Love is often at the center of conflict. In a new book co-edited by John Davenport, PhD, it’s no different.
Love, Reason and Will: Kierkegaard after Frankfurt (Bloomsbury Publishing, 2015), released last month, presents a series of arguments on the nature of love, as seen through the lenses of living contemporary philosopher Harry Frankfurt and the19th-century theologian and existentialist Søren Kierkegaard.
Davenport, professor of philosophy and director of Fordham’s Peace and Justice Studies program, likened the contrasting perspectives of love among the two thinkers to the two Greek words for love: Eros, desire-based love, and Agape, unconditional love or neighborly love.
“In a sense the book is about this old conflict,” said Davenport, who co-edited the book with Anthony Rudd, PhD, associate professor of philosophy St. Olaf College. “The Eros theory sees the attraction of love like that of the bee to sugar, a magnetic attraction, and the Agape view sees a love without any prior attraction, such as the benevolent Samaritan helping a stranger.”

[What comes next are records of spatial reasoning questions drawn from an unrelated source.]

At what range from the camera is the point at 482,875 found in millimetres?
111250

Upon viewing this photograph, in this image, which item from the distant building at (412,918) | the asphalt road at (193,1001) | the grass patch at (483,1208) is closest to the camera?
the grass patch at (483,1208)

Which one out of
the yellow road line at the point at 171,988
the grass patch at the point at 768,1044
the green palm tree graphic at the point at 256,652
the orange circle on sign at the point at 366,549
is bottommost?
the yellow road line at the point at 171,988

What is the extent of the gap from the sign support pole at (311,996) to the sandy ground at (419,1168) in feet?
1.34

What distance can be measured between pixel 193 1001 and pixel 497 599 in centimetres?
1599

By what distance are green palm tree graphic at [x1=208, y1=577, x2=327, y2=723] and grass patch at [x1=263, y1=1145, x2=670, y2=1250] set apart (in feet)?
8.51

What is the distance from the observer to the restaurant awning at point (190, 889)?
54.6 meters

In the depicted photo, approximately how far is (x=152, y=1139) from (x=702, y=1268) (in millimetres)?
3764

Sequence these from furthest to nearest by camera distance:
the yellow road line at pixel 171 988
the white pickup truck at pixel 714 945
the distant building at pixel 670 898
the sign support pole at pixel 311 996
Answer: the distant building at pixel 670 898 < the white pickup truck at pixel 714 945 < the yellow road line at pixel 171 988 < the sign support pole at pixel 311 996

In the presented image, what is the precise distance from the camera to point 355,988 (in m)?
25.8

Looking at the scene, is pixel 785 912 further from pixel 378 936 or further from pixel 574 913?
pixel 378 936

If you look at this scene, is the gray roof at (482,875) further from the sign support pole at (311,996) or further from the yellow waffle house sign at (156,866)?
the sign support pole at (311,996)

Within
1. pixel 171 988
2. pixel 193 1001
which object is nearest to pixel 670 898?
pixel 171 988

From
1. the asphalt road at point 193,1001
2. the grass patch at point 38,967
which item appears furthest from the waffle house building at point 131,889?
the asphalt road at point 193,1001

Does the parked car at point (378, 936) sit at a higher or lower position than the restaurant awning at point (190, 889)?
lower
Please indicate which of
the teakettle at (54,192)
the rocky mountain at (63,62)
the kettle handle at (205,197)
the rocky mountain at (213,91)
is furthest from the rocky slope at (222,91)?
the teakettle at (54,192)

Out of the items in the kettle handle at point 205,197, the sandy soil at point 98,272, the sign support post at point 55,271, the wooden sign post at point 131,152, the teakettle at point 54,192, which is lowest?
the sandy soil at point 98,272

Frankfurt, an analytic philosopher, argues that all love has an Agapic form of some kind, said Davenport, and that love is based on “no reason.” If a person sees value in the act of loving a stranger, it is not because of an attraction of any kind; rather, it is volitional: because we are committed to that person, we see value I them.
Kierkegaard’s Christian-influenced writing on Agapic love, however, imagines it as responding to the simple “personhood of another person, or the watermark made in the image of God. So there is in fact a reason for loving a person as a neighbor.”
“Some may find these two philosophers as unlikely conversation partners,” said Davenport; yet Frankfurt’s work, he said, has inspired a renaissance in the examination of love among philosophers such as Stanley Cavell, Iris Murdoch, Alan Soble, and others. At the same time, there has been a new wave of scholarship on Kierkegaard.
Part of Davenport’s interest in doing the book, he said, arose from having studied philosophy with Frankfurt as an undergraduate at Yale, not long after Frankfurt had gained some popular-culture notoriety for a paper he wrote, “On Bullshit,” part of which was featured as an essay in Harper’s magazine. Davenport has contributed an essay to the volume in which he argues that Frankfurt’s critique of bullshit implies that “truth is objectively worth loving. “
The volume is also an homage to Kierkegaard’s insightful thoughts on the topic of love, however, and the hope that comparing his ideas to Frankfurt’s more secular approach, Davenport said, “might shed light on both of these philosophers [and]enable us to think better ourselves about these fundamental issues.”
“We are in the midst of a new era of productive scholarship on forms of human love,” he said.